→ **PROBLEM SET**:
(1) According to the passage on how search engines catalog the web, what has Google given OCF?
(2) Write the next part of the passage on how search engines catalog the web, picking up after its final sentence.

→ **PAGE EXCERPT**:
*** Begin section ***

The web now has many trillions of pages on it. Some of it utter garbage, some of it amazingly useful. The addition of zillions of blogs to the zilliions of web sties has compounded this, and is growing at rates no one ever thought possible. Besides commercial sites and more, people blog about the nonsensical to the profound. Even oral cancer opinion blogs and patient's chronicalling their journey are part of it all. So how do you make sense of these trillions of pages of information? How do you find something that comes close to what you are looking for? Search engines like Google (who by the way has been a fantastic partner of OCF's by giving us the search engine that runs our site search function) make it possible. But cataloging all this stuff is a task that boggles the mind. So the first thing to do is send out ittle self directing programs (spiders), robots (bots), to see what's out there and add it to some kind of structured list/catalog which of course is out of date every second of every day, with the rate of new additions to the www. So these spiders wander from link to link, page to page, cataloging every word and image they come across. What they bring back is sorted by a proprietary algorithm (no one knows how Google decides if something is valuable or not, but they have a means that makes sense to them) and when you type in oral cancer in a search engine -cancer stuff comes up.

*** End section ***

→ **SUPPLIED MATERIAL**:
*** Begin section ***

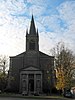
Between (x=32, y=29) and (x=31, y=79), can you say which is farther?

*** End section ***

→ **YOUR RESPONSES**:
(1) The search engine that runs OCF's site search function.

(2)
Your ranking as a site, blog, or whatever in the Goggle system cannot be bought, not for love nor money. People have speculated on what this criteria for ranking is, since they would like to manipulate it for higher ranking in the list, but only Goggle knows for sure. Anyway, OCF has been in the top three finds for oral cancer since our first year out here, and we have spent more than 80% of our 7.5 years out here in the number one spot. When we get beaten out it is by the NIH or someone that has hundreds of thousands of pages of quality information. Tonight's search in Google for "oral cancer' finds OCF in the number two position, behind only Medline, the world's largest database of medical articles. Not a bad showing considering that there are 5,690,000 finds right now for oral cancer.... and yes, that is the correct number of zeros.
Anyway, all this is made possible by spiders that crawl aimlessly around the web cataloging what they find. They are crawling on our messages now besides our web site. What that means is that information in our threads will be found by people in need and hopefully help them or bring them to us.